(1947- ) US writer whose first book, A Dove of the East and Other Stories (coll 1975), contains work – almost all nonfantastic – from as early as 1969. One tale from this volume, "A Jew from Persia", manifests the shuttlecock shifts between realism and Magic Realism typical of MH's later work, his narrative urgency, and his clarity of texture.

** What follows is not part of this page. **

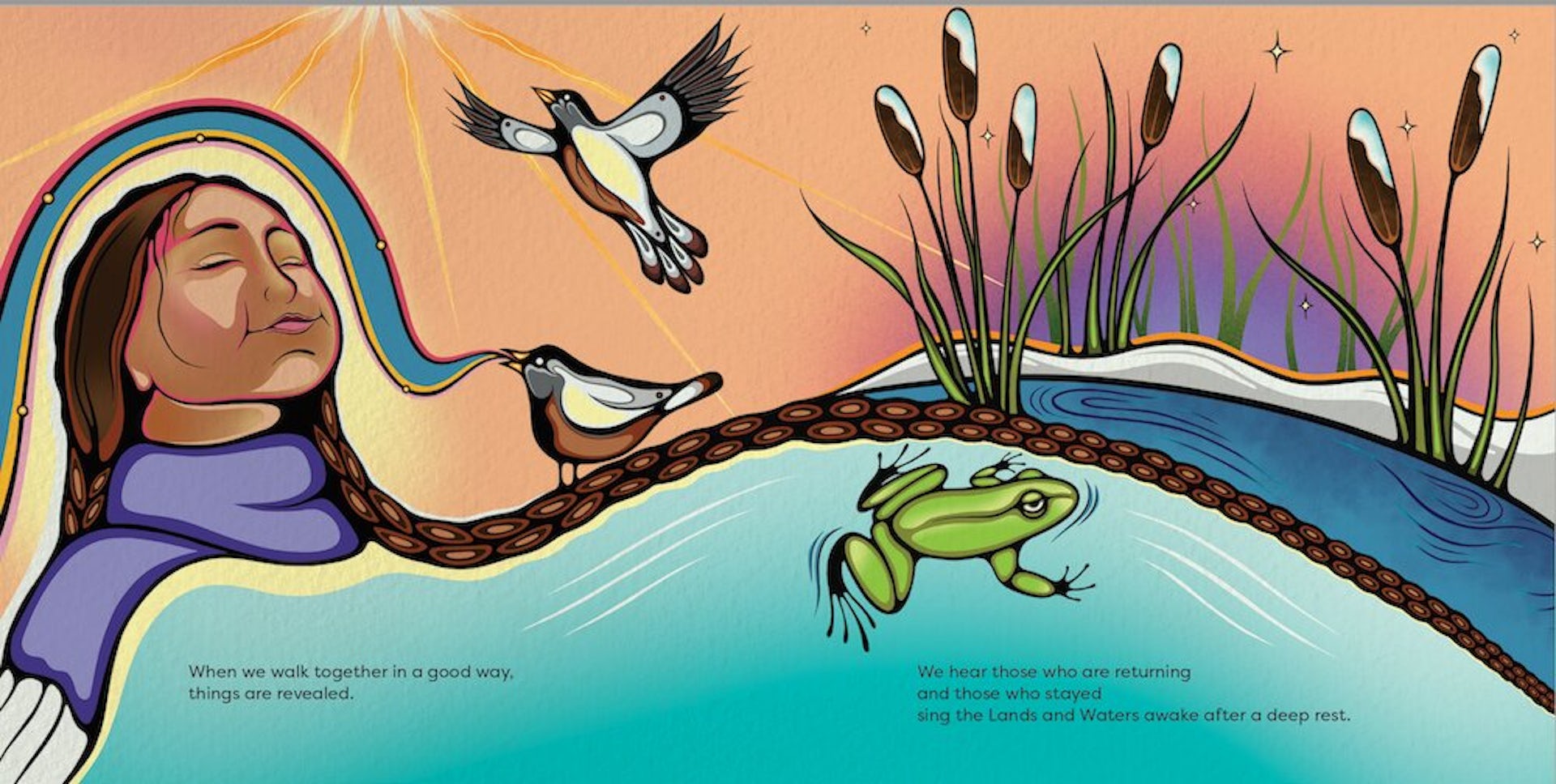 image from a book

MH is very much a writer whose imagination is at home in the 20th century, as his finest single work attests. Winter's Tale (1983) is an Urban Fantasy set in New York; but unlike Jerome Charyn's Panna Maria (1982) or Pinocchio's Nose (1983), for instance, it attempts to engage with the City as a Story to be celebrated rather than as a vast prison within which fables are trapped. It is an Instauration Fantasy, not a Supernatural Fiction, and as such closely resembles John Crowley's Little, Big (1981), especially when MH describes the city, embraced in unending winter snow, in the language of Theodicy. The first part of the tale introduces the book's main protagonist, parentless Peter Lake, who is both a Trickster and a Fisher King, and whose coracle disgorges him (like Moses) into the welcoming golden Labyrinth of late-19th-century New York, where he is like a fish in water. With his closest Companion, a magic flying horse, he traverses the flourishing, insanely energetic, glowing city; and profits from his adventures, even though constantly on the run from a gangland boss. In the second part, as the millennium approaches, Peter and his Companions become more and more intimately involved in attempting to tune the great world change, during which New York either will or will not spearhead a Healing of the world. The final parts of the book move into a fantasticated near future. Winter's Tale is, justifiably, often claimed as one of the seminal works of late-20th-century fantasy.
other works: Refiner's Fire: The Life and Adventures of Marshall Pearl, a Foundling (1977); Ellis Island and Other Stories (coll 1981), some supernatural; A Soldier of the Great War (1991).